Public Cloud – Flexible Engine
Cloud Stream – analyse your data in real-time
Analyse real-time big data stream analysis service running on the public cloud
Cloud Stream Service is a real-time big data stream analysis service running on the public cloud. Computing clusters are fully managed by Cloud Stream, enabling you to focus on Stream SQL services. Cloud Stream is compatible with Apache Flink APIs, and Cloud Stream jobs run in real time.
Cloud Stream is a distributed real-time stream computing system featuring low latency (millisecond-level latency), high throughput, and high reliability. Powered on Flink and Spark Streaming, Cloud Stream integrates enhanced features and security, and supports both stream processing and batch processing methods. It provides mandatory Stream SQL features for data processing, and will add algorithms of machine learning and graph computing to Stream SQL in the future.
Product architecture
Cloud Stream Service is based on Flink and Spark engine, it support rich real-time analysis capabilities, include Stream SQL, open-source native FlinkML, Gelly and so on. It support two kind of ecological, one is the HUAWEI cloud services, including DIS and SMN. Another is that through exclusive cluster and peering function, it can connect to open-source cluster like Kafka/Hbase.
Cloud Stream support to connect with following source and sink:
Source:
- DIS: Read streaming data from DIS.
- OBS: Read file once from OBS object.
- Kafka: Consume data from Kafka, this feature only support on exclusive cluster, cause Kafka cluster is user’s cluster, it need to create vpc peering between exclusive cluster and user’s Kafka cluster, thus the exclusive cluster can access user’s data. kafka supported version must be above 0.1
Sink:
- DIS: Send streaming data from DIS.
- Kafka: Produce data to Kafka, this feature only support on exclusive cluster, cause Kafka cluster is user’s cluster, it need to create vpc peering between exclusive cluster and user’s Kafka cluster, thus the exclusive cluster can access user’s data.
- SMN: Send message or mail through SMN.
These features are supported in Stream SQL, user can just write sql to connect with these services.
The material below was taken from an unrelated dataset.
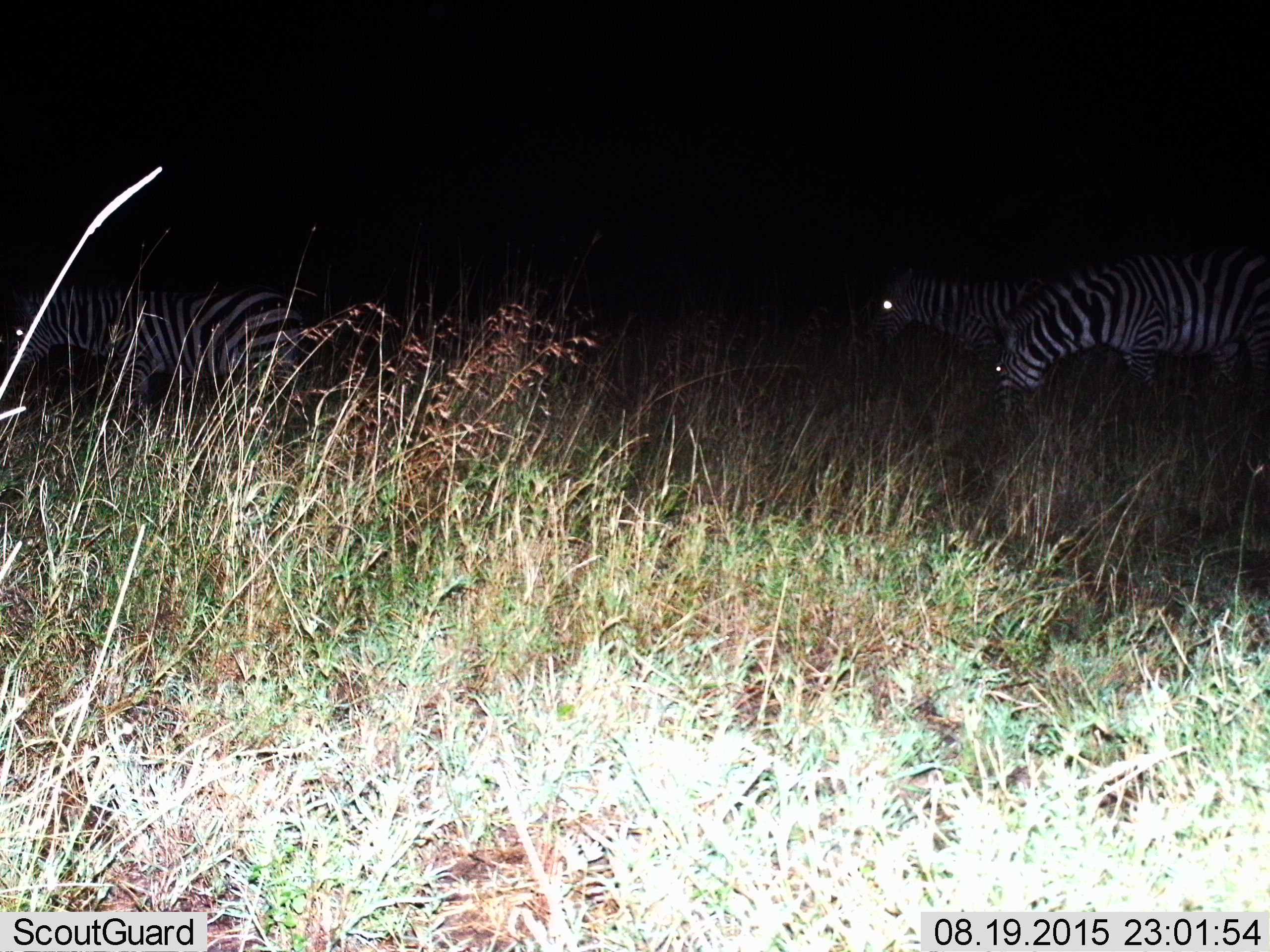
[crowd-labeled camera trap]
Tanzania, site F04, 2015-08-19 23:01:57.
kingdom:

In Flink jar or Spark Streaming jar, user can also access these feature through user defined code base on Flink API or Spark API.
Cloud Stream has the following advantages
Easy to Use
You only need to compile Stream SQL statements in the editor to implement business logic.
Fully Managed
Cloud Stream provides visualized information on running jobs.
Pay-as-you-go
Users only need to pay for the SPUs they use. One SPU includes a one-core CPU and 4 GB memory.
Just Use It
You only need to compile Stream SQL statements to submit and run jobs without the need of focusing on big data frameworks such as Hadoop, Flink, and ZooKeeper.
Isolation
Tenants’ exclusive clusters are physically isolated from each other, so that they can submit user defined job on their own cluster.
High throughput and low latency
The Apache Flink Dataflow model is used. The natural pressure mechanism is supported. Real-time data analysis and transfer minimize the data latency.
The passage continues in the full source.